### Text under study
Throughout the last several years, the permits as well as funding have resulted in a much needed project being delayed time and time again. The overall cost for the construction is around $550,000, but DSCS came up about $100,000 short through their own grant writing and fundraising. Fortunately, Bevan Dufty, of the Mayor’s office of Housing Opportunities Partnership and Engagement, or the office of HOPE, took up the cause and was able to find alternative funding streams. Dufty, a gay man and former City Supervisor who dedicated a lot of his efforts to ending homelessness in San Francisco, has been a supporter of the project from the beginning and acquired a $30,000 grant from the Haas Jr. Fund and “a city community development block grant” to cover the monetary shortfall, according to the Bay Area Reporter.
When approaching the Planning Commission two weeks ago, DSCS sought to have the current shelter legalized and get a requirement for “rear-yard space and the 14 bicycle parking spaces” for such development waived, according to the San Francisco Chronicle. Ms. Phillips wasn’t alone in urging the Planning Commission to permit the shelter’s extension, though, and many LGBTQ and homeless residents came to speak in favor of the plans. Fortunately, the Planning Commission listened to the overwhelming support of the project and unanimously voted to approve the permits, 7-0.

### Entries supplied
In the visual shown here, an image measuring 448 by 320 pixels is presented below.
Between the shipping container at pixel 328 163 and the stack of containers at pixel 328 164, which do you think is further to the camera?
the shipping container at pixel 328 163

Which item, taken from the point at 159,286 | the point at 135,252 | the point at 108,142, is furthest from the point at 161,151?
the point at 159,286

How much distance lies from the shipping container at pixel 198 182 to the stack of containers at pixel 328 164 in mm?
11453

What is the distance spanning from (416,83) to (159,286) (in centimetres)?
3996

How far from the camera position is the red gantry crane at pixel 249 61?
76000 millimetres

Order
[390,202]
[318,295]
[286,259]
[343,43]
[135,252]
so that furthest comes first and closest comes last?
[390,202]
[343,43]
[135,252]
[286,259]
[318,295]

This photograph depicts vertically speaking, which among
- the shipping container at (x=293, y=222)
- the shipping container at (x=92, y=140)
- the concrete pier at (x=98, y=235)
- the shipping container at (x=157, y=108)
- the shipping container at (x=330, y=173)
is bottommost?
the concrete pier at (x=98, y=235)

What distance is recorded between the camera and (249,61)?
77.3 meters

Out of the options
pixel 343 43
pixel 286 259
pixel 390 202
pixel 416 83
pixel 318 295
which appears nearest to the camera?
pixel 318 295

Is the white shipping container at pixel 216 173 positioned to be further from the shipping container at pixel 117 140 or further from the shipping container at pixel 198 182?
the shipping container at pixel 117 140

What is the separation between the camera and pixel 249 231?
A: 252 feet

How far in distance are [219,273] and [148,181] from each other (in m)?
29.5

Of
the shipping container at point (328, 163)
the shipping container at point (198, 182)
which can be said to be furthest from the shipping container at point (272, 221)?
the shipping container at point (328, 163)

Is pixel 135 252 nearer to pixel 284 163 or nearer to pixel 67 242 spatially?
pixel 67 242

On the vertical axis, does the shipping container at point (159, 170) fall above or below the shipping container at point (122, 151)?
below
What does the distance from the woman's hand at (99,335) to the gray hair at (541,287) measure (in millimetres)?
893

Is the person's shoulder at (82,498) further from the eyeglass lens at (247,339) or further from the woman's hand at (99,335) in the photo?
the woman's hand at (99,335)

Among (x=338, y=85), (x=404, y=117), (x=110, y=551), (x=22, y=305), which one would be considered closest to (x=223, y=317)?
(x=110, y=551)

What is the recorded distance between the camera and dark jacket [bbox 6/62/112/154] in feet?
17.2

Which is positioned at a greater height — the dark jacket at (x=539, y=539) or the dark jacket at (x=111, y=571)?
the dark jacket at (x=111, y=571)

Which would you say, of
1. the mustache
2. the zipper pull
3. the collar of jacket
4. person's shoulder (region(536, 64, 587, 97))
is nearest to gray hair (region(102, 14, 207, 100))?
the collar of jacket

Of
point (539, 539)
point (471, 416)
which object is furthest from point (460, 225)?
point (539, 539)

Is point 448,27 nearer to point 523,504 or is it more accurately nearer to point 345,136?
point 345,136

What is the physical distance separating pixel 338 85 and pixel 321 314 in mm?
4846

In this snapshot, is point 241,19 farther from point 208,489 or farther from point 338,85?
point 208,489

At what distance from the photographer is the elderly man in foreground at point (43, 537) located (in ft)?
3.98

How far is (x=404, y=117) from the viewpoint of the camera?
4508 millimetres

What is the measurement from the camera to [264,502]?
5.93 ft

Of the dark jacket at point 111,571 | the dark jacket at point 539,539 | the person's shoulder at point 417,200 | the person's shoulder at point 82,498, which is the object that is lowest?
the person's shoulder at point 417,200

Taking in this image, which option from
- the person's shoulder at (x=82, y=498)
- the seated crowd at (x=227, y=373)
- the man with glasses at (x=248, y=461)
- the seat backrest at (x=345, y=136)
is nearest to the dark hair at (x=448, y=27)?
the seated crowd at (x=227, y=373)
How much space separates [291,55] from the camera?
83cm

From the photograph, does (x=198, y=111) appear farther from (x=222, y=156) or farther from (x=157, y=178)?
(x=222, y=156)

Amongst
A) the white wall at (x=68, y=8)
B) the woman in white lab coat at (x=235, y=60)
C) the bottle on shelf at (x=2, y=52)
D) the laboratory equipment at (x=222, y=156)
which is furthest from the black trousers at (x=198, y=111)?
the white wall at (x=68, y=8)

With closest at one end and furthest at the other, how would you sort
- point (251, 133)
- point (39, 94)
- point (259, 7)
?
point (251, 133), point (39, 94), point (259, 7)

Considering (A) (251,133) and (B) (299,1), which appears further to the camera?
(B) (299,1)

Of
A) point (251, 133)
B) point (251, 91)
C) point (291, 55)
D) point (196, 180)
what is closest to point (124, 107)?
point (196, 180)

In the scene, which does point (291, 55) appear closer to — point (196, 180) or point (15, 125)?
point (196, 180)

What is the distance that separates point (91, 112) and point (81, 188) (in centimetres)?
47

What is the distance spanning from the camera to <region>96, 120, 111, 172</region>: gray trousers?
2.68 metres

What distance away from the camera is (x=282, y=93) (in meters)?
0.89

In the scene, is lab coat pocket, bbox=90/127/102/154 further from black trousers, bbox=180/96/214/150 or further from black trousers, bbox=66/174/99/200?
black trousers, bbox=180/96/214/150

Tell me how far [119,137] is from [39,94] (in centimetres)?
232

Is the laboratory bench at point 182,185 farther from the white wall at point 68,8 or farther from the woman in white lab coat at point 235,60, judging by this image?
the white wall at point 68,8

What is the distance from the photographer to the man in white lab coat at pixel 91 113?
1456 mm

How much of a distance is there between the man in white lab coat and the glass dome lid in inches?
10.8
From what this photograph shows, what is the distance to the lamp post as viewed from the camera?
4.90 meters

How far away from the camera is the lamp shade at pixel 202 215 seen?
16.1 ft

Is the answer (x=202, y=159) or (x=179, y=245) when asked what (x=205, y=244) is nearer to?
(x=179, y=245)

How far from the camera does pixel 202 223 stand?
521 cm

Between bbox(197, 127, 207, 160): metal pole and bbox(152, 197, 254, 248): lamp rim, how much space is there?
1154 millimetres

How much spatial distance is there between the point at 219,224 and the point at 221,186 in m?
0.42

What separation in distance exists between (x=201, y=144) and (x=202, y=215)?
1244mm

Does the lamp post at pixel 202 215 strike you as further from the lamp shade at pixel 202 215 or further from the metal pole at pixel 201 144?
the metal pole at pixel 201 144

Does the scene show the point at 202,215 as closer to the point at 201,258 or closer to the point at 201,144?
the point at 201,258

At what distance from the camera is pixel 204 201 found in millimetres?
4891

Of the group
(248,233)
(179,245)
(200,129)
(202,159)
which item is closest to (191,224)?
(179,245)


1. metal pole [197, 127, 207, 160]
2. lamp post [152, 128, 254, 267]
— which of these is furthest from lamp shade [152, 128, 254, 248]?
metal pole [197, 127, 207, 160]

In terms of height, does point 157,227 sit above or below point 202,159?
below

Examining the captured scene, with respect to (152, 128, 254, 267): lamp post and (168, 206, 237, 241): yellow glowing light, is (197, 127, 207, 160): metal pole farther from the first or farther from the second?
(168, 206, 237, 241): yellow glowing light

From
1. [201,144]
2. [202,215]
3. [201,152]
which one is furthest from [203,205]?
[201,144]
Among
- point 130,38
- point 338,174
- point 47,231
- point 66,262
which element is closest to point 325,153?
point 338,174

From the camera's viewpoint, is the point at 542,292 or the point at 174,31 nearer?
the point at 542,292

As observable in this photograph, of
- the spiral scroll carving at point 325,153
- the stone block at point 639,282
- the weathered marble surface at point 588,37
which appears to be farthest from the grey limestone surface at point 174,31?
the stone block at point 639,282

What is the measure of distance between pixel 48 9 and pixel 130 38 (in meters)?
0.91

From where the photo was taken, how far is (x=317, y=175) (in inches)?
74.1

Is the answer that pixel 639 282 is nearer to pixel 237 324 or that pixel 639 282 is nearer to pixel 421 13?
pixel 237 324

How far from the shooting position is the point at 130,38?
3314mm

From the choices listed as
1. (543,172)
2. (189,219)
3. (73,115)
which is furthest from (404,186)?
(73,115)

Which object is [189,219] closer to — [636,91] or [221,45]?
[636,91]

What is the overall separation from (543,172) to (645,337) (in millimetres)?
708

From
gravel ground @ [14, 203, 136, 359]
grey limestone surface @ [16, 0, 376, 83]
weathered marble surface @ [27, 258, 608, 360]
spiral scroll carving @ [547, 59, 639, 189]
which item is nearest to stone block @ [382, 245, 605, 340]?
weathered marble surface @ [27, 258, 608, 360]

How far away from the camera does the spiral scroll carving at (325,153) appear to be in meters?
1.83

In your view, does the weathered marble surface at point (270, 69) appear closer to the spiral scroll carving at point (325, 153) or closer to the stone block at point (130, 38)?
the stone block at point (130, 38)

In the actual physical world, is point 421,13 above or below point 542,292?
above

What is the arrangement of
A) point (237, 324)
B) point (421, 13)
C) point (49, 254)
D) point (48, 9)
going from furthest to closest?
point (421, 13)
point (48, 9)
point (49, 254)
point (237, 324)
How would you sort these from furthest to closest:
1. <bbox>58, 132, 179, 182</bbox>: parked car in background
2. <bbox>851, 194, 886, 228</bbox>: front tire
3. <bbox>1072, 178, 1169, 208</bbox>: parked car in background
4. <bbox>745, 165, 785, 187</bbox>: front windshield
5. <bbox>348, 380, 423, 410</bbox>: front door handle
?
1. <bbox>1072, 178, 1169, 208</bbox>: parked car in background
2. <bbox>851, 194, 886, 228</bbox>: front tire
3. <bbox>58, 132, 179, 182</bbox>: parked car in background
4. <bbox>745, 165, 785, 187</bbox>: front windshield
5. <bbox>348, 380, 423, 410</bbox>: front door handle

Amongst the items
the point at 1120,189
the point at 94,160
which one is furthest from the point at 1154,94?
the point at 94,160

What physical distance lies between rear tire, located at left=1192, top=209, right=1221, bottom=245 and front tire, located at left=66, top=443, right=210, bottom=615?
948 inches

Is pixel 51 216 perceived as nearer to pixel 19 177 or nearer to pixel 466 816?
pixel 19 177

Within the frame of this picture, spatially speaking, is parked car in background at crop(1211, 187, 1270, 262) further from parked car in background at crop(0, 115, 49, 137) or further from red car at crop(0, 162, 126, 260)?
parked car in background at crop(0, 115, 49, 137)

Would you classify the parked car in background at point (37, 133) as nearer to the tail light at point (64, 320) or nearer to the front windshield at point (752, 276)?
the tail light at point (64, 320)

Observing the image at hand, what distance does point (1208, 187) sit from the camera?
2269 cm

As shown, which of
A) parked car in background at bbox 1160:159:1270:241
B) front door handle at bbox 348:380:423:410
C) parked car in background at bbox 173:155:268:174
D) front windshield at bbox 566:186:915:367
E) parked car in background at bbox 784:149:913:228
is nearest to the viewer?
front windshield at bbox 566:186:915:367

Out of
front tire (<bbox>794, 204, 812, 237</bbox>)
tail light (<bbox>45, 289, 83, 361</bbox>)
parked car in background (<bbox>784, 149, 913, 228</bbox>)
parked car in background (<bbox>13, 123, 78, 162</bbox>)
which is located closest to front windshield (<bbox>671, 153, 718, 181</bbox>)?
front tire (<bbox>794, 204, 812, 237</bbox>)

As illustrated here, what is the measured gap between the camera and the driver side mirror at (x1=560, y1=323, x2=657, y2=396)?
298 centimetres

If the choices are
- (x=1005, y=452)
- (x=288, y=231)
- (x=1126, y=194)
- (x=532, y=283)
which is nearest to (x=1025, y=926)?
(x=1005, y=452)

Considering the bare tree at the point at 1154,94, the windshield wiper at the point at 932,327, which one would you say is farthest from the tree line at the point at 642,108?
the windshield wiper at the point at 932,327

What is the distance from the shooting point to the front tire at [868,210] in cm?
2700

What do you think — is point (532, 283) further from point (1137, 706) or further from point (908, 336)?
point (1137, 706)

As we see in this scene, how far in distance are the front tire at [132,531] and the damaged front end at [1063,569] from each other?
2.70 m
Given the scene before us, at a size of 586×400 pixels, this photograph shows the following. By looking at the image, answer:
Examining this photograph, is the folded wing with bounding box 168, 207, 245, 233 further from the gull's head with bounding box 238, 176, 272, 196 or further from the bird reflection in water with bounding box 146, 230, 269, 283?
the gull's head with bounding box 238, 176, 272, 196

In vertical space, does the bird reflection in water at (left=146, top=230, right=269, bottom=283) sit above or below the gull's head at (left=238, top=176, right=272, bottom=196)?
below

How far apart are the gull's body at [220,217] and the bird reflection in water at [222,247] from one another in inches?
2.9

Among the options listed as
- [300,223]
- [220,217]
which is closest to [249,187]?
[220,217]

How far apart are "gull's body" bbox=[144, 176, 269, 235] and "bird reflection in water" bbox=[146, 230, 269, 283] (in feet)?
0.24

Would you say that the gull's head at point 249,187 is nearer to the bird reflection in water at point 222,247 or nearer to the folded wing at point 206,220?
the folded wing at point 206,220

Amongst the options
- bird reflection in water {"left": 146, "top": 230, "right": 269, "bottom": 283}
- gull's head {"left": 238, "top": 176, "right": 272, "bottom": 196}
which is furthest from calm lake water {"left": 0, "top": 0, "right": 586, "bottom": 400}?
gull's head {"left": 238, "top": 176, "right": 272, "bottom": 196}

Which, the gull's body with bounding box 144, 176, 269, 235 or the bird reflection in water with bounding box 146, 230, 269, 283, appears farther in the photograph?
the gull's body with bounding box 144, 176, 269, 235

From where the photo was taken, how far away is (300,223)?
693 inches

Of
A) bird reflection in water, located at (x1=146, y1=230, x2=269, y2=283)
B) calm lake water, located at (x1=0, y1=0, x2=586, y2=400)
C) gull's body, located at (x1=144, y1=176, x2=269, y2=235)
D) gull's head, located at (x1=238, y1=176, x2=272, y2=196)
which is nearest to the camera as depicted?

### Tasks for this exercise
a: In the passage on the San Francisco shelter project, what was the Planning Commission's vote on the permits?
b: Extend the passage on the San Francisco shelter project, picking up after its final sentence.

### Responses to the exercise
a: The commission voted unanimously, 7-0, to approve the permits.

b:
One Big Step, a Mile to Go
The Planning Commission’s approval will definitely help, however San Francisco needs to take a deeper look at LGBTQ issues and their inherent overlap with homelessness to develop a larger solution. Shamefully, San Francisco has the smallest percentage of people living with HIV/AIDS who have permanent, stable, and safe housing in the entire United States—only 9.1% . This surely is a tragedy for a city that has some of the best research into HIV/AIDS prevention and treatment, but cannot provide the basic needs for those suffering from the virus. Furthermore, the 2013 Point-In-Time Homeless Count revealed that 29% of the homeless in San Francisco identify as LGBTQ—a percentage believed by many to be an underestimate—reflecting a similar national trend where up to 40% of all homeless youth identify as LGBTQ. The Transgender Law Center also conducted a study showing one in five transgender individuals became homeless after coming out as transgendered. All these point to a social injustice that goes beyond inadequate safe spaces for homeless LGBTQ residents. Rightfully, Supervisor Campos told the Bay Area Reporter: “This is not a panacea. It’s not an answer to the entire problem, but it’s a step in the right direction.”